November 04, 2001|By Jamison Hensley | Jamison Hensley,SUN STAFF

PITTSBURGH - The Ravens venture into the Steel City today for a test of their championship mettle.

At a time when the Ravens usually dig in for a dominant run, the defending Super Bowl champions butt helmets with the first-place Pittsburgh Steelers at Heinz Field with the intention of revising the balance of power in the AFC Central and settling a weeklong running debate.

That brewing argument centers on which of the NFL's most dominant forces - the Ravens' immovable run defense or the Steelers' unstoppable ground attack - will prevail, with pride on the line and division control at stake.

A win for the Steelers (5-1) would provide a three-game cushion over the Ravens in the loss column and solidify them as the team to beat in the division.

A victory for the third-place Ravens (4-3) would cut their AFC Central deficit to a half game and set the tone for another late-season charge. The Ravens are an NFL-best 13-2 in November and December since 1999, when Brian Billick took over as coach.

"It's a statement game, period," Ravens outside linebacker Jamie Sharper said. "The only way for us to win the division is to beat Pittsburgh."

But the Steelers still believe the road through the AFC Central goes through the Ravens.

"In order to be the champs, you have to beat the champs," Steelers running back Jerome Bettis said. "Until they're dethroned, you've got to beat them. That's the bottom line in this business. You can't expect to be a champ ducking the guys. You have to face them head-on, and this is going to be the biggest challenge of the year."
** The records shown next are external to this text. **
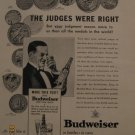 Budweiser Beer 1937 Authentic Print Ad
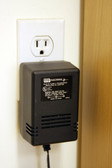 Power Adapter Hidden Spy Camera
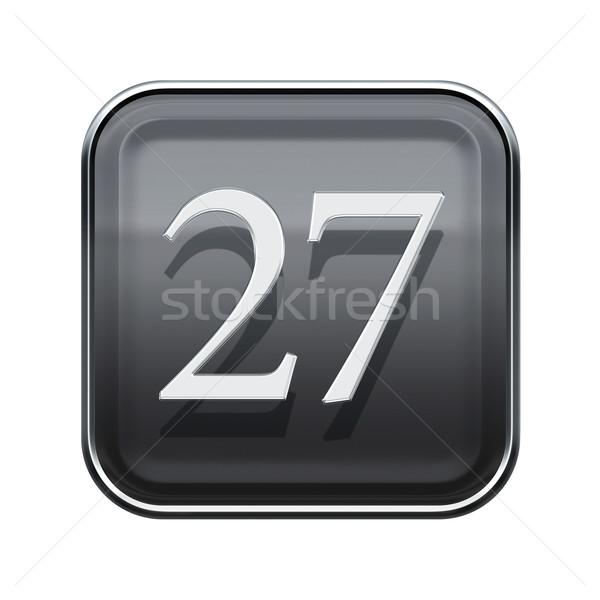Húsz hét ikon szürke fényes izolált Stock fotó © zeffss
The Ravens head into this grudge match at less than full strength.

Quarterback Elvis Grbac (bruised ribs) and running back Terry Allen (sprained left ankle) are questionable, and the Ravens are virtually set to start their backups, quarterback Randall Cunningham and running back Jason Brookins.

Grbac, who still has soreness on the left side of his rib cage near his sternum, is expected to rest another week and return to his starter's role next Monday night at Tennessee against the Titans. The move was made easier after last Sunday, when Cunningham engineered two fourth-quarter touchdown drives in rallying the Ravens from 11 points down against the Jacksonville Jaguars.

"I think it was a steppingstone as far as them knowing me as a player," the 38-year-old Cunningham said of his 81st career NFL victory. "A lot of people think when you get a older, you start losing it."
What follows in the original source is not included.